I like that Diagon Alley is so vibrant and varied, and you don’t get that with the castle. I also feel that despite its size, the castle is pretty limited in play opportunities, particularly as instead of minifigures, it primarily contains microfigures, which I feel just aren’t as fun.
Personally, if I had to choose a LEGO set for this price I’d definitely stick with Diagon Alley, but if you prefer having impressive display pieces rather than colorful and maneuverable sets, then maybe the castle would be better suited to you. For more ideas, check out our guide on the best LEGO Harry Potter Sets here.

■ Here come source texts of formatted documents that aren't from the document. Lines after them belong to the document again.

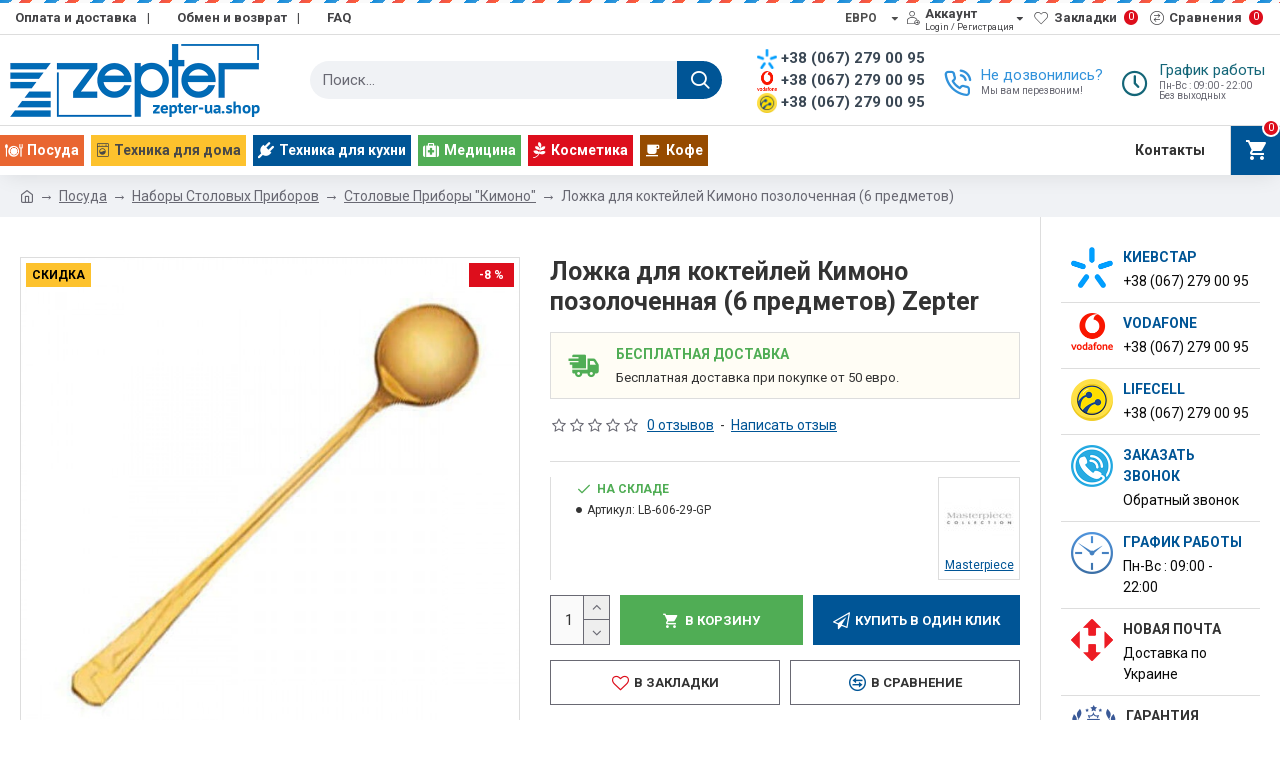

--- FILE ---
content_type: text/css
request_url: https://zepter-ua.shop/catalog/view/theme/journal3/icons/style.minimal.css?v=3.0.46
body_size: 128
content:
@font-face {
  font-family: 'icomoon';
  src:
    url('fonts/icomoon.ttf?gzj9ot') format('truetype'),
    url('fonts/icomoon.woff?gzj9ot') format('woff'),
    url('fonts/icomoon.svg?gzj9ot#icomoon') format('svg');
  font-weight: normal;
  font-style: normal;
  font-display: swap;
}

.icon {
  /* use !important to prevent issues with browser extensions that change fonts */
  font-family: 'icomoon' !important;
  speak: none;
  font-style: normal;
  font-weight: normal;
  font-variant: normal;
  text-transform: none;
  line-height: 1;

  /* Better Font Rendering =========== */
  -webkit-font-smoothing: antialiased;
  -moz-osx-font-smoothing: grayscale;
}

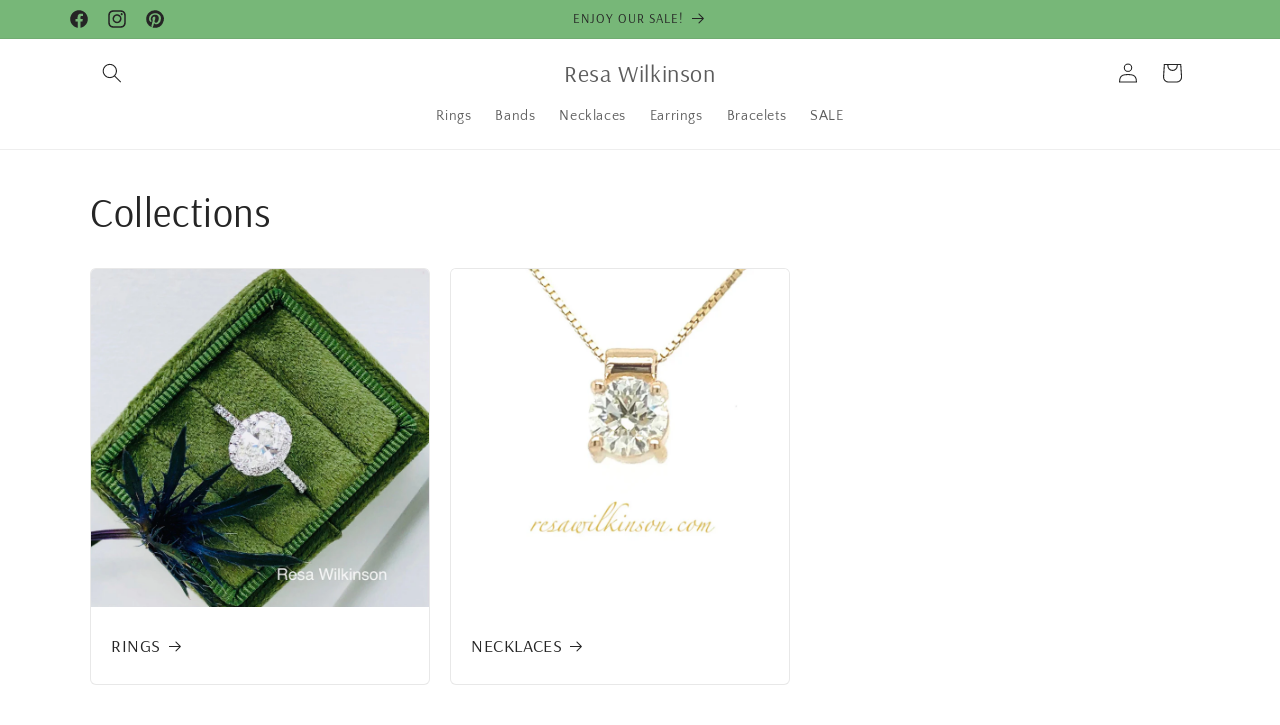

--- FILE ---
content_type: text/plain; charset=utf-8
request_url: https://d-ipv6.mmapiws.com/ant_squire
body_size: 164
content:
resawilkinson.com;019be12a-f142-7900-89ca-8cdd1f312915:ab518d390c06e94f0cce03daea3533a347d60d8f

Diagon Alley is also definitely preferable if you have a small area in which to build, as you build it one part at a time, whereas the castle is all one large build.
Question: Where can I buy the Lego Diagon Alley set?
Answer: There are many shops that sell Lego, however, you won’t be able to find this set in them as it’s a Lego store exclusive. As such, there are only two places where you can buy this particular set. You can either go to Lego’s online store or you can try and find one in a physical Lego store. I’d recommend calling ahead first, though, as my local Lego store didn’t have one in stock, and so I had to take a day trip to one that was a few cities away in order to buy this set.
Question: How many minifigures come in the Lego Diagon Alley set?
Answer: There are a total of 15 official Lego minifigures in this set, of which 4 are exclusives. These are Florean Fortescue, Gilderoy Lockhart, Lucius Malfoy, and the Daily Prophet Photographer. However, the set also comes with two blank minifigures which are used as models in Quality Quidditch Supplies, two owls, one rat, one spider, and a Hedwig.
Question: What was the first Lego Harry Potter set?
Answer: The very first Harry Potter Lego set released was 4701: Sorting Hat which was launched in 2001 and discontinued in 2002. It was based on the iconic scene in Harry Potter and the Sorcerer’s Stone where Harry puts on the hat and is sorted into Gryffindor. Its RRP at the time was $7.00, and you might imagine that it would be worth a fortune these days, but you can actually find it on eBay for around $20 (although this is usually outside of the US, so shipping would make it more expensive).
In conclusion, this is a fascinating set full of hidden secrets and creative uses of bricks. I’m honestly not sure where I’m going to go from here; after this, all other LEGO sets are going to feel inferior in comparison. One thing that’s interesting about this set is the inconsistent chronology. There are nods to various moments from across the movies, and things that could never have happened simultaneously.
For example, the Harry minifigure has soot on his face from when he uses floo powder in Harry Potter and the Chamber of Secrets, but there are wanted posters for Sirius Black. And Weasley’s Wizard Wheezes wasn’t fully operational until Harry Potter and the Half-Blood Prince, but Gilderoy Lockhart would have been in St Mungo’s Hospital by then. However, I don’t see this as being in any way negative. LEGO can take creative license with their sets to pick and choose the best moments from across the movies/ books, it doesn’t have to be chronologically canon.
Marcos Bessa and his team have created something magical here, and I fully recommend all of you to buy it!